(Questions about scenes in images)
'''
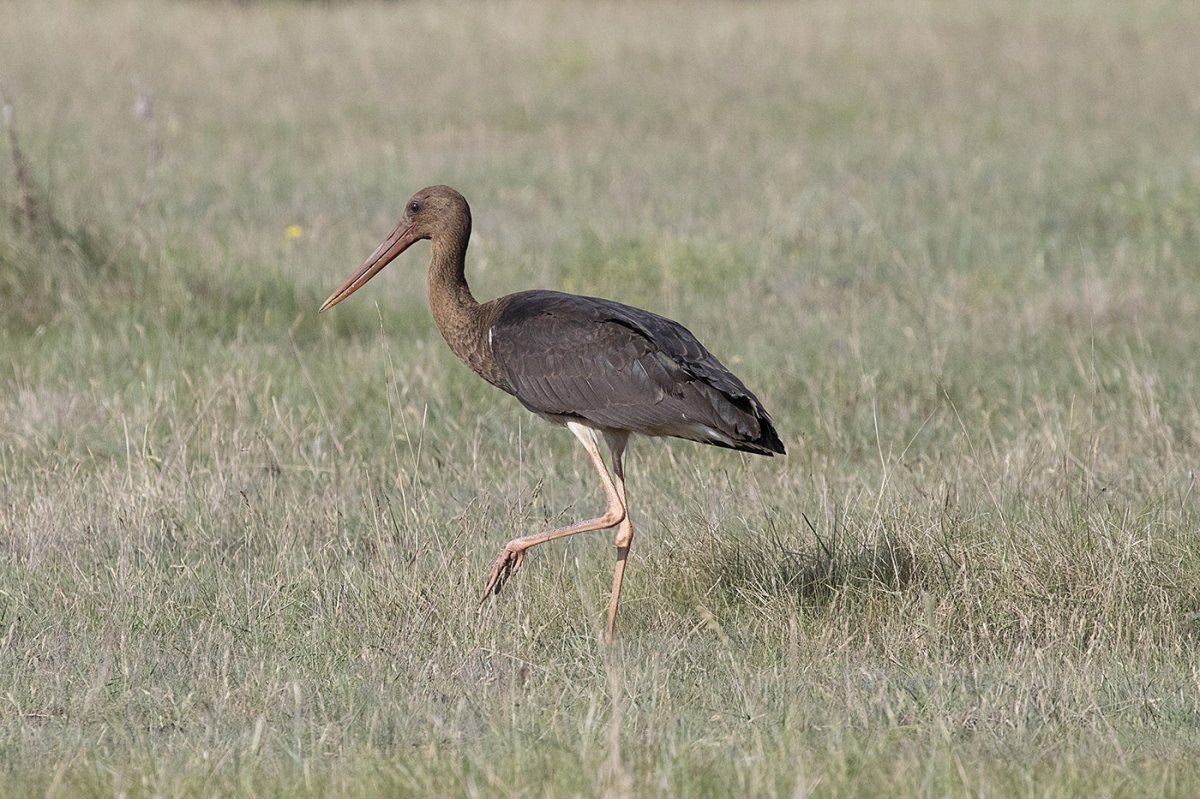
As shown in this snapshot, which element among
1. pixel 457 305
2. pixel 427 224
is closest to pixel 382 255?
pixel 427 224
'''
[EXERCISE BRIEF]
Return each row above word for word, leaving out the pictures.

[ANSWER TO THE TASK]
As shown in this snapshot, which element among
1. pixel 457 305
2. pixel 427 224
is closest to pixel 382 255?
pixel 427 224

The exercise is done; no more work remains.